* [WHAT YOU NEED TO DO]: Please show all lines of the records that include "site".
*** DATA FOR THIS TASK ***
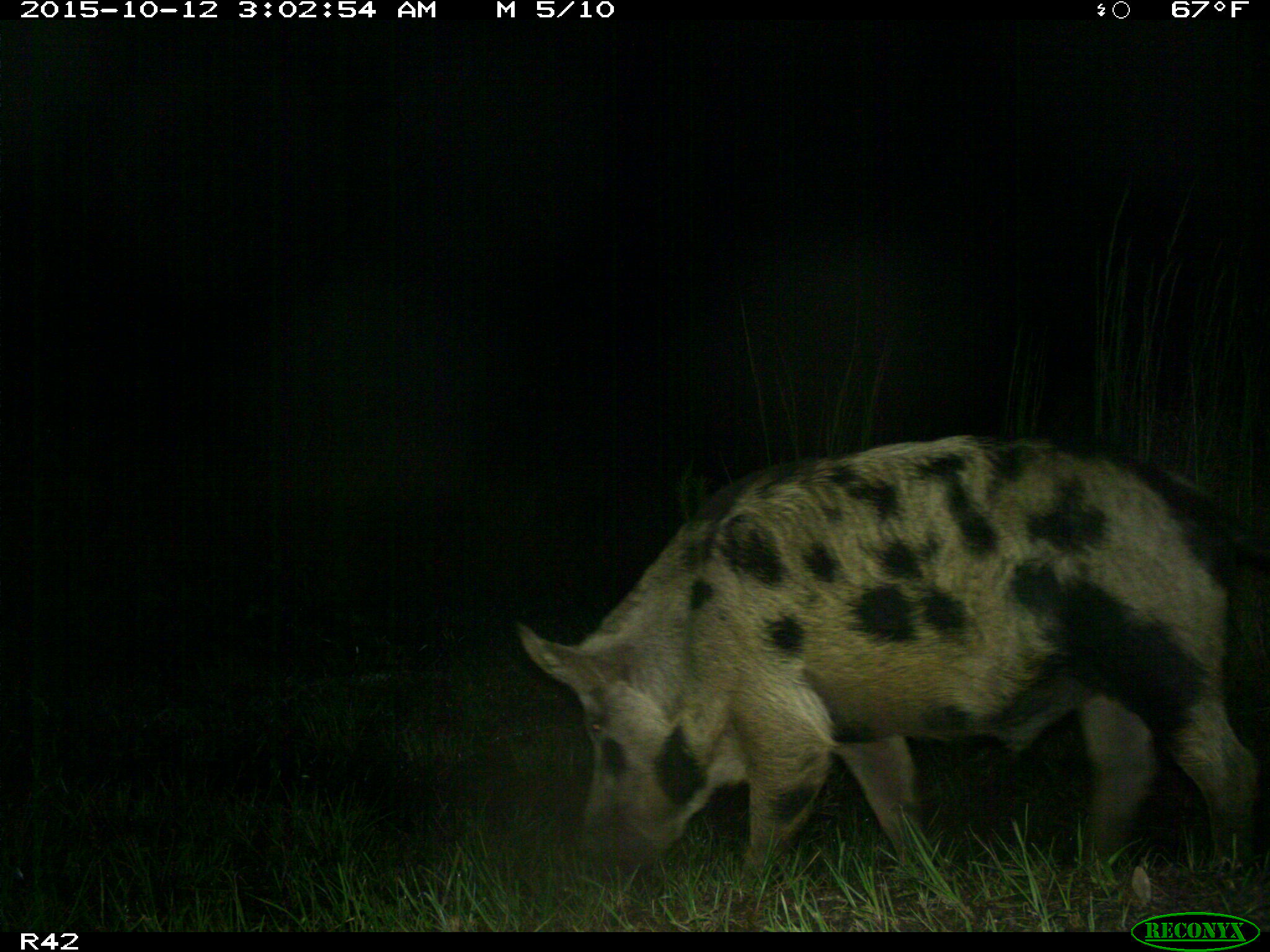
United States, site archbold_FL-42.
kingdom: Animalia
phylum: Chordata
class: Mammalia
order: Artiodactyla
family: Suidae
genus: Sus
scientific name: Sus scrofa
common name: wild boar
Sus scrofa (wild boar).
***
*** DATA FOR THIS TASK ***
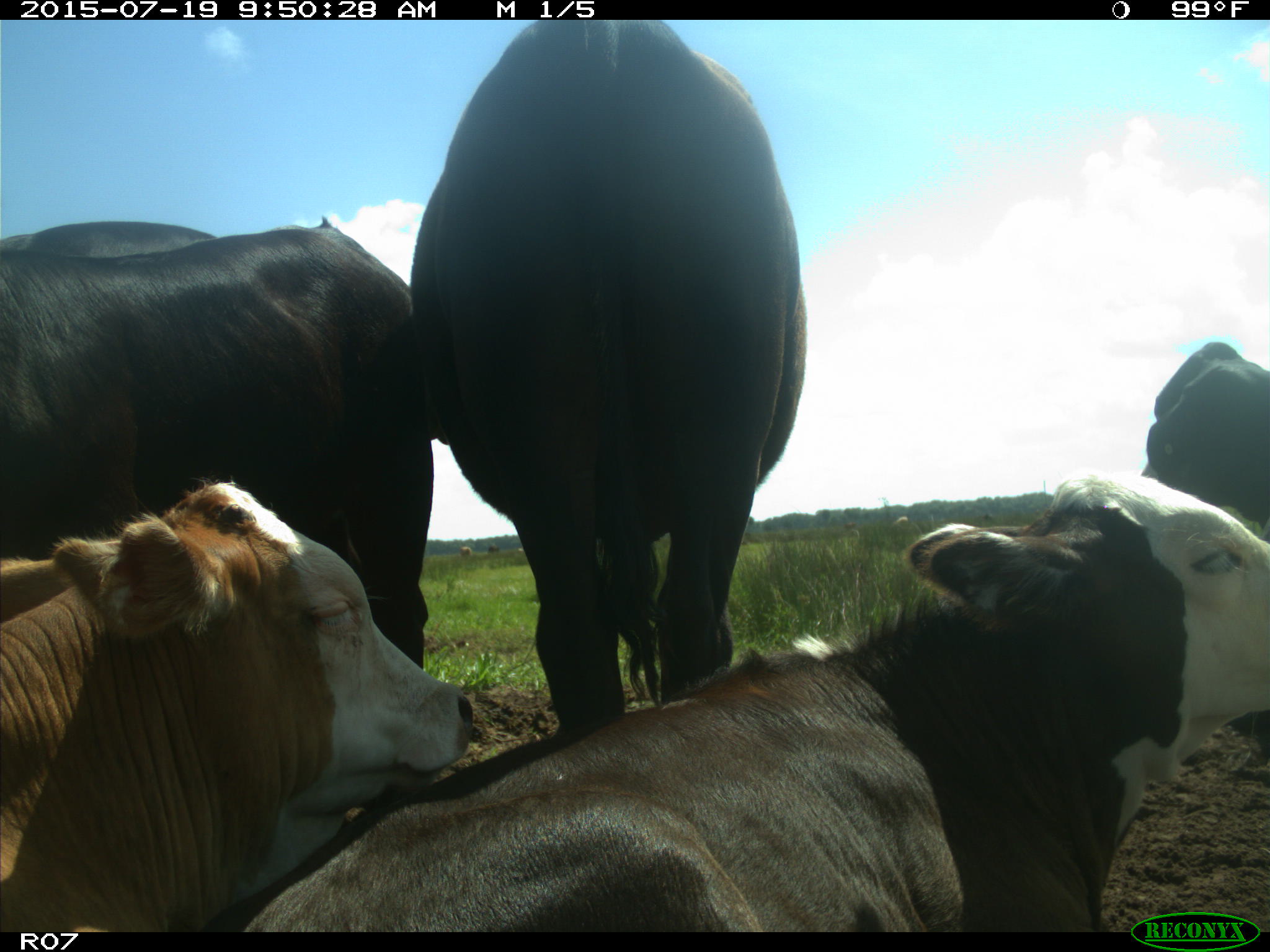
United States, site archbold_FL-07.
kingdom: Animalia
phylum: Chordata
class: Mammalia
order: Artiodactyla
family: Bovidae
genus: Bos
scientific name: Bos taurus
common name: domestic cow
***
* [RESPONSE AREA]:
United States, site archbold_FL-42.
United States, site archbold_FL-07.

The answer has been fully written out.